▶ _Work request A_: Write down the passage on St Stephen's Day word for word, from "The wren, the" to "him a treat.".

==== Excerpt to read

St Stephen is believed to be the first Christian martyr. He was stoned to death sometime around the year 33 AD. According to an Irish legend, he was betrayed by a wren while hiding from his enemies. Another legend tells of Viking raids on Ireland on St Stephen's Day sometime around the year 750 AD. Irish soldiers were approaching a Viking camp to drive out the intruders. However, a wren started eating crumbs from a drum and alerted the Vikings to the presence of the Irish soldiers. Hence, some people felt that wrens betrayed them and should be stoned to death, just as St Stephen was. Boys traditionally hunted a wren and threw stones at it. They tied it to a stick when it was dead and paraded it around the village. They did this to collect money for a dance or party for the whole village. Although the custom of killing wrens on December 26 died out around 1900, St Stephen's Day is still known as the Day of the Wren, particularly in rural areas.
The wren, the wren, the king of all birds, St. Stephen's Day was caught in the furze, Although he was little his honour was great, Jump up me lads and give him a treat.

========
==== Material for the task

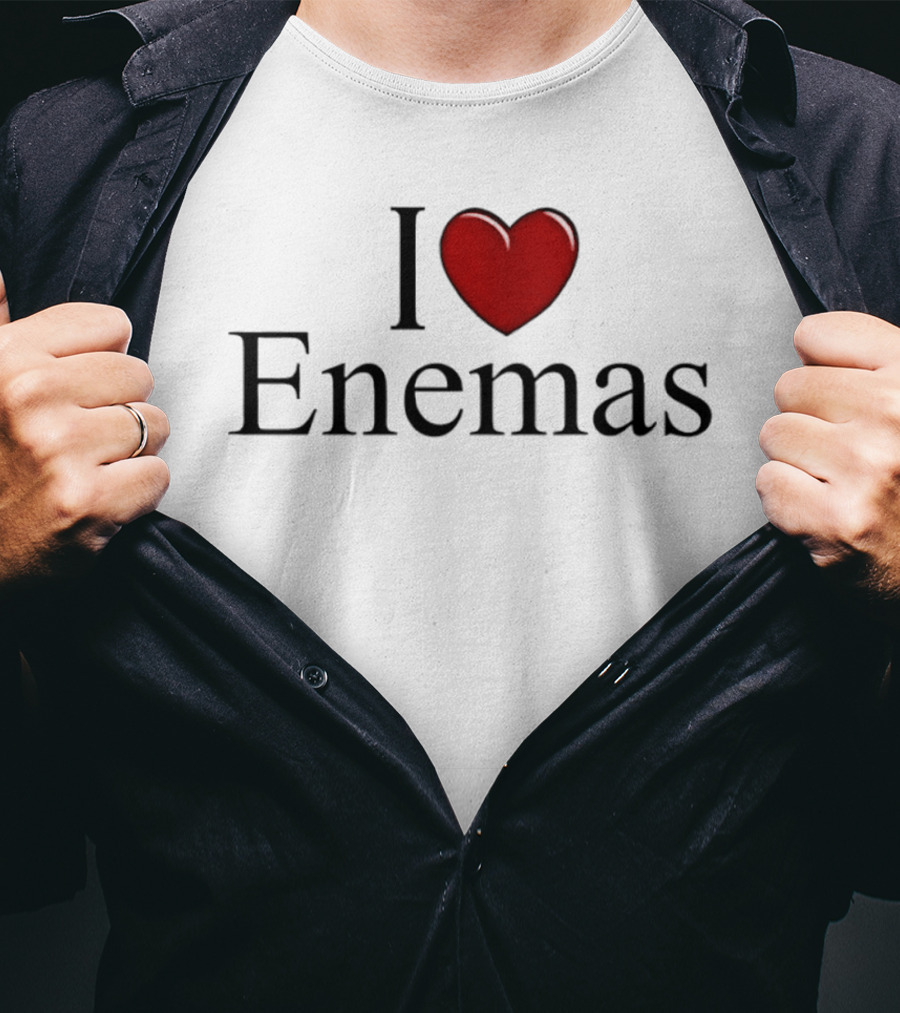 I Love Heart Enemas T-Shirt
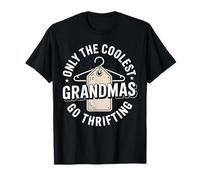 Only The Coolest Grandmas Go Thrifting Funny Thrifter T-Shirt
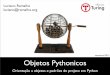 setembro/2012 Objetos Pythonicos - turing.com.brturing.com.br/material/oopy/oopy-t0a4.pdf · Luciano Ramalho luciano@ramalho.org setembro/2012. Aula 4 ... • Propriedades • Polimorﬁsmo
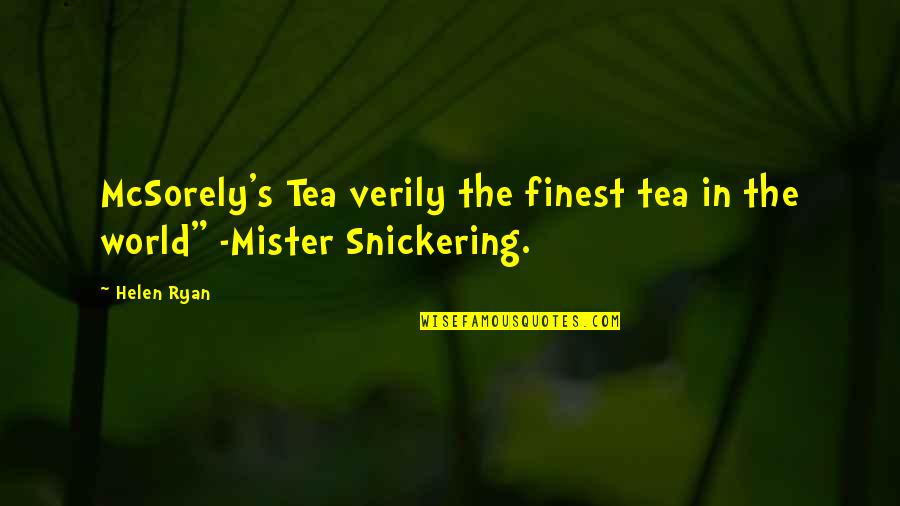 Stoplights Epimedium Quotes By Helen Ryan: McSorely's Tea verily the finest tea in the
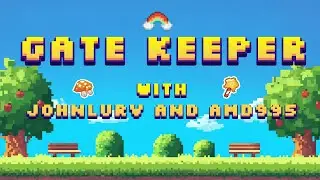 Playing Gate Keeper w/ Johnlurv & Amd995
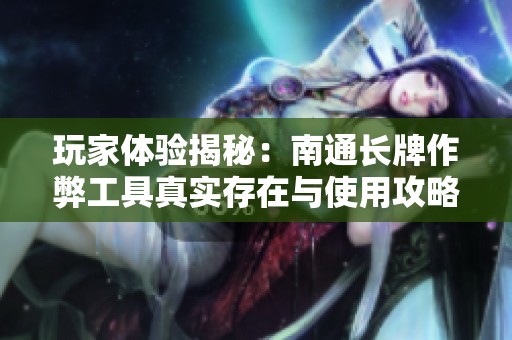 玩家体验揭秘：南通长牌作弊工具真实存在与使用攻略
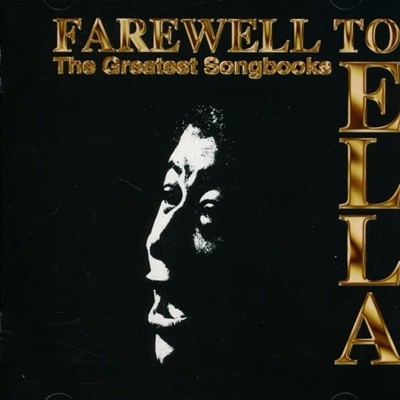 엘라 피츠제럴드 (Ella Fitzgerald) - Farewell To Ella Vol.1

========

▶ _Work request B_: Pull out all seven records in Block 1 word for word, leaving the pictures out of your answer.

▶ _Task response A_:
The wren, the wren, the king of all birds, St. Stephen's Day was caught in the furze, Although he was little his honour was great, Jump up me lads and give him a treat.

▶ _Task response B_:
 I Love Heart Enemas T-Shirt
 Only The Coolest Grandmas Go Thrifting Funny Thrifter T-Shirt
 setembro/2012 Objetos Pythonicos - turing.com.brturing.com.br/material/oopy/oopy-t0a4.pdf · Luciano Ramalho luciano@ramalho.org setembro/2012. Aula 4 ... • Propriedades • Polimorﬁsmo
 Stoplights Epimedium Quotes By Helen Ryan: McSorely's Tea verily the finest tea in the
 Playing Gate Keeper w/ Johnlurv & Amd995
 玩家体验揭秘：南通长牌作弊工具真实存在与使用攻略
 엘라 피츠제럴드 (Ella Fitzgerald) - Farewell To Ella Vol.1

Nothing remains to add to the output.